- Relator(a)
- Ministro Herman Benjamin
- Órgão julgador
- Segunda Turma
- Data do julgamento
- 20/08/2019
- Data de publicação
- 13/09/2019
STJ – Acórdão, Rel. Ministro Herman Benjamin, Segunda Turma, j. 20/08/2019, p. 13/09/2019
PROCESSUAL CIVIL E CONSUMIDOR. RESTITUIÇÃO DE INDÉBITO. OFENSA AO ART. 1.022 DO CPC NÃO CONFIGURADA. FALTA DE PREQUESTIONAMENTO. SÚMULA 282/STF. REEXAME DO CONTEXTO FÁTICO-PROBATÓRIO. SÚMULA 7/STJ. MAJORAÇÃO DE TARIFA PELAS PORTARIAS 38/86 E 45/86 DO DNAEE. ILEGALIDADE. DISSÍDIO JURISPRUDENCIAL. ALÍNEA "C". NÃO DEMONSTRAÇÃO DA DIVERGÊNCIA. 1. Hipótese em que o Tribunal local consignou (fl. 396, e-STJ): "Por ocasião do julgamento do REsp 1.110.321/DF, pela Primeira Seção do STJ, restou pacificado o entendimento de que a majoração da tarifa de energia elétrica estabelecida pelas Portarias do DNAEE 38/86 e 45/86 é ilegítima". 2. Não se configura a ofensa ao art. 1.022 do CPC/2015, uma vez que o Tribunal de origem julgou integralmente a lide e solucionou a controvérsia, em conformidade com o que lhe foi apresentado. 3. Não se pode conhecer da irresignação contra a afronta aos demais dispositivos legais invocados, haja vista que não foram avaliados pela instância de origem.
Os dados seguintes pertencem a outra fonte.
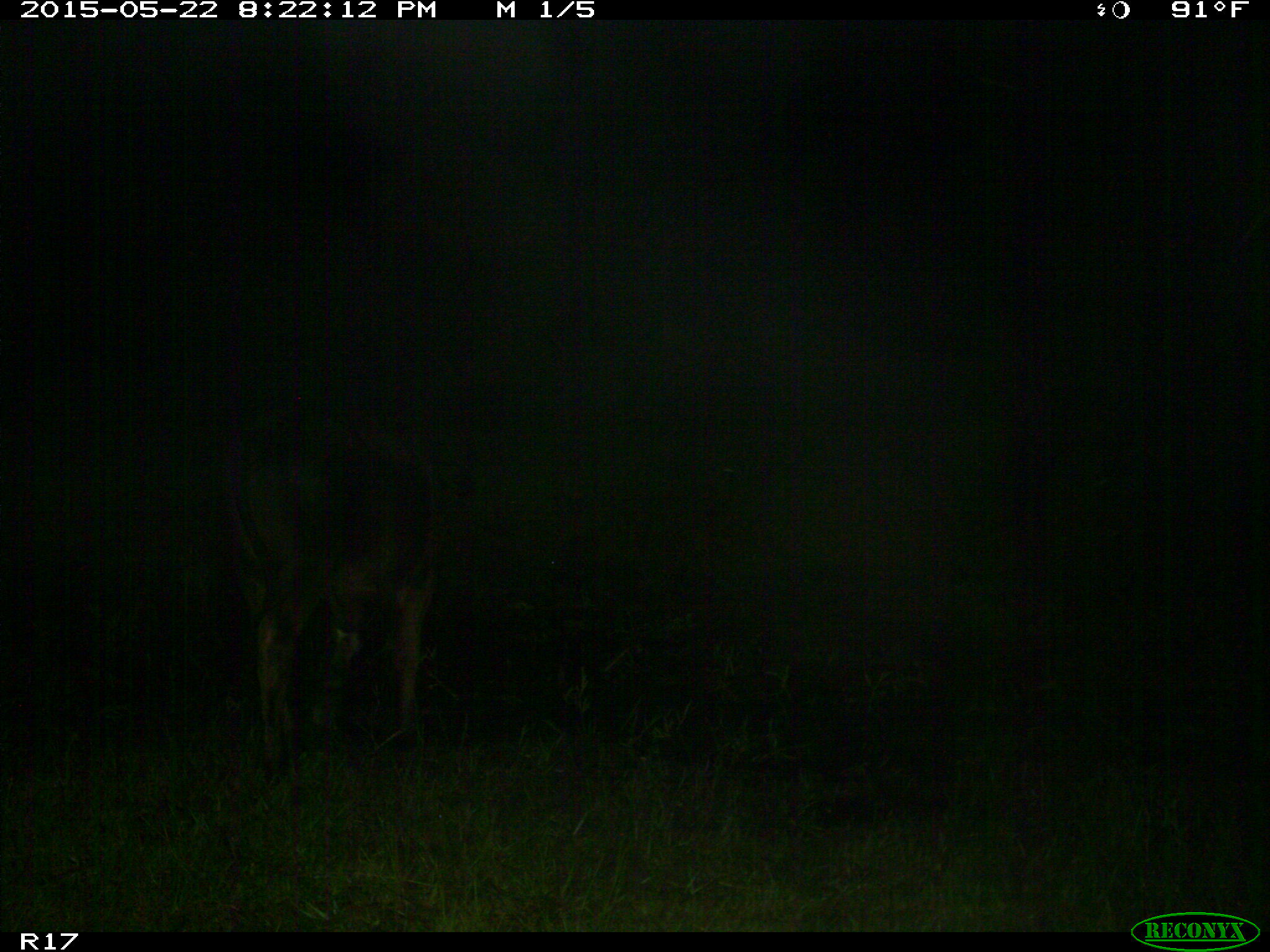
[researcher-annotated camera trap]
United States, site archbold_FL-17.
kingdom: Animalia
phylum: Chordata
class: Mammalia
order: Artiodactyla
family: Bovidae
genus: Bos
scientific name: Bos taurus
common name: domestic cow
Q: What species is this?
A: Bos taurus (domestic cow).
Ausente, portanto, o requisito do prequestionamento, o que atrai, por analogia, o óbice da Súmula 282/STF. 4. Quanto à macula ao art. 373, I, do CPC, bem como às demais teses levantadas no apelo recursal, é evidente que, para modificar o entendimento firmado no acórdão recorrido, é necessário exceder as razões colacionadas no acórdão vergastado, o que demanda incursão no contexto fático-probatório dos autos, vedada em Recurso Especial, conforme Súmula 7/STJ. 5. É pacífico o posicionamento no Superior Tribunal de Justiça segundo o qual a citação válida interrompe o prazo prescricional, mesmo que ocorra em processo extinto sem julgamento do mérito em decorrência da ilegitimidade da parte. 6. A jurisprudência do STJ é pacífica em que "a majoração da tarifa de energia elétrica estabelecida pelas Portarias do DNAEE 38/86 e 45/86 é ilegítima, por terem desrespeitado o congelamento de preços instituído pelo cognominado "Plano Cruzado". (...)" (REsp 1.110.321/DF, Rel. Ministro Benedito Gonçalves, Primeira Seção, DJe 6.5.2010). 7. Com relação ao dissídio jurisprudencial, a divergência deve ser comprovada, cabendo a quem recorre demonstrar as circunstâncias que identificam ou assemelham os casos confrontados, com indicação da similitude fática e jurídica entre eles. 8. Agravo Interno não provido. (AgInt no REsp n. 1.735.614/RS, relator Ministro Herman Benjamin, Segunda Turma, julgado em 20/8/2019, DJe de 13/9/2019.)